Derailment again sparks criticisms on Oak Street

Published 12:00 am Thursday, September 28, 2000

Kansas City Southern Railway workers look at seven cars that derailed Wednesday morning at the entrance to the Washington Street tunnel near Mulberry and Oak streets. (The Vicksburg Post/PAT SHANNAHAN)

A derailment Wednesday morning in Vicksburg’s Garden District added fuel to the case of those wanting train tracks rerouted from downtown.

Seven cars of a Kansas City Southern freight train jumped the track at 7:30 at the Oak Street crossing, the scene of many previous rollovers. No one was injured and the box cars were empty.

Mississippi Lumber Co. owner Greg Evans said once again his business at 1900 Mulberry St. and adjacent to the crossing will suffer.

“This will definitely affect my business today because the road will be blocked,” he said.

Vicksburg trainmaster Mike Monsour said the crossing was cleared Wednesday afternoon.

East-west and north-south rail tracks through the city have been in place almost since the city was founded in 1825.

For several years, owners of bed and breakfast inns in the Garden District, south of the Oak Street crossing, have sought relief from trains that are now more frequent, larger and louder.

“They should really move the tracks,” Evans said.

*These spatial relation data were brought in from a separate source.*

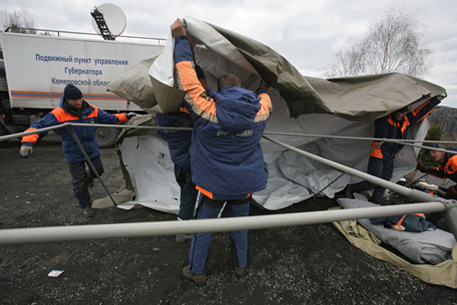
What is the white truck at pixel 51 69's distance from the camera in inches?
235

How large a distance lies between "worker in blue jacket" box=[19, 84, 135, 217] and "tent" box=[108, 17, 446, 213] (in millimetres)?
400

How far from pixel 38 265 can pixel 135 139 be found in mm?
1698

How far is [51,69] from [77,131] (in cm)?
527

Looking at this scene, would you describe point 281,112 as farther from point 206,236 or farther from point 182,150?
point 206,236

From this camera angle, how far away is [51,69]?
619 centimetres

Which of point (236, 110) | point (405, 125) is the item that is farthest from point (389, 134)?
point (236, 110)

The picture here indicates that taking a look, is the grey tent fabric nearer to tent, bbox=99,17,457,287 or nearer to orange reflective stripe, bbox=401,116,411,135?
tent, bbox=99,17,457,287

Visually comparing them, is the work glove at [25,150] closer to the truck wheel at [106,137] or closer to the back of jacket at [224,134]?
the back of jacket at [224,134]

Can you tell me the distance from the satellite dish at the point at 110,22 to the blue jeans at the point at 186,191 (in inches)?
248

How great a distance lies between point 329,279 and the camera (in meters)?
2.01

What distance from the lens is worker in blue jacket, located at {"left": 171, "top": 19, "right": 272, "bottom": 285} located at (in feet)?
4.83

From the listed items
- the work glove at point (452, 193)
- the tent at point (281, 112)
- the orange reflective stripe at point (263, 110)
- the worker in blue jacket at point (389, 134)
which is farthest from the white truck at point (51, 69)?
the work glove at point (452, 193)

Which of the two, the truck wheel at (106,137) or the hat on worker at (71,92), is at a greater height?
the hat on worker at (71,92)

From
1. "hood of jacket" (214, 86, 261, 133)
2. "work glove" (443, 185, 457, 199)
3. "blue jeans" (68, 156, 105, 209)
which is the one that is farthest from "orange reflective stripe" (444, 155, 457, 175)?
"blue jeans" (68, 156, 105, 209)
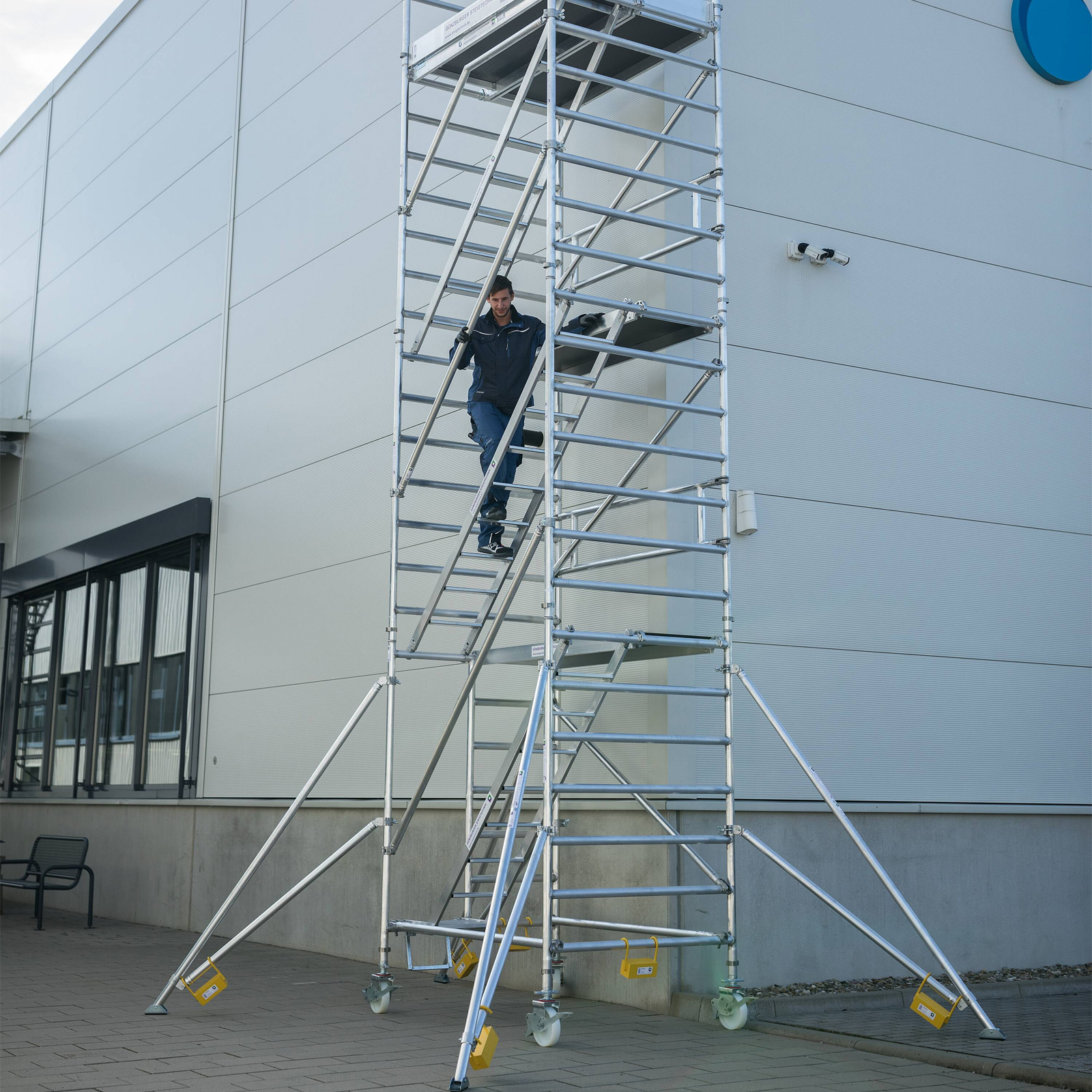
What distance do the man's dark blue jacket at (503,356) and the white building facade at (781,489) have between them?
51.2 inches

Toward rerouting the railroad south of the city and back north to its river crossing, a special act of the Legislature was passed two years ago. It authorized Warren County and Vicksburg officials to form a railroad authority to select a route and finance the project. The authority would not have the power to tax.

But creating it has been on hold since a city hearing in September. Warren County supervisors expressed concern over losing control over the placement of the tracks once authority members are named.

KCS officials have backed efforts to move the tracks from downtown. In addition to other reasons to create a new route, the curve at the Oak Street crossing and the downhill slope have been cited by rail officials as dangers to modern locomotives.

Although the issue has come before Warren County supervisors on repeated occasions, divided votes have prevented action. The first step, a public hearing, has been voted down every time.

“It is just a matter of time before they turn a car over and it has something toxic on it and it kills a bunch of people,” Evans said.

Train traffic through Vicksburg increased sharply during the economic expansion of the 1990s and especially since NAFTA. The North American Free Trade Agreement, signed Jan. 1, 1994, opened trading doors between nations in North America by removing tariffs on commerce.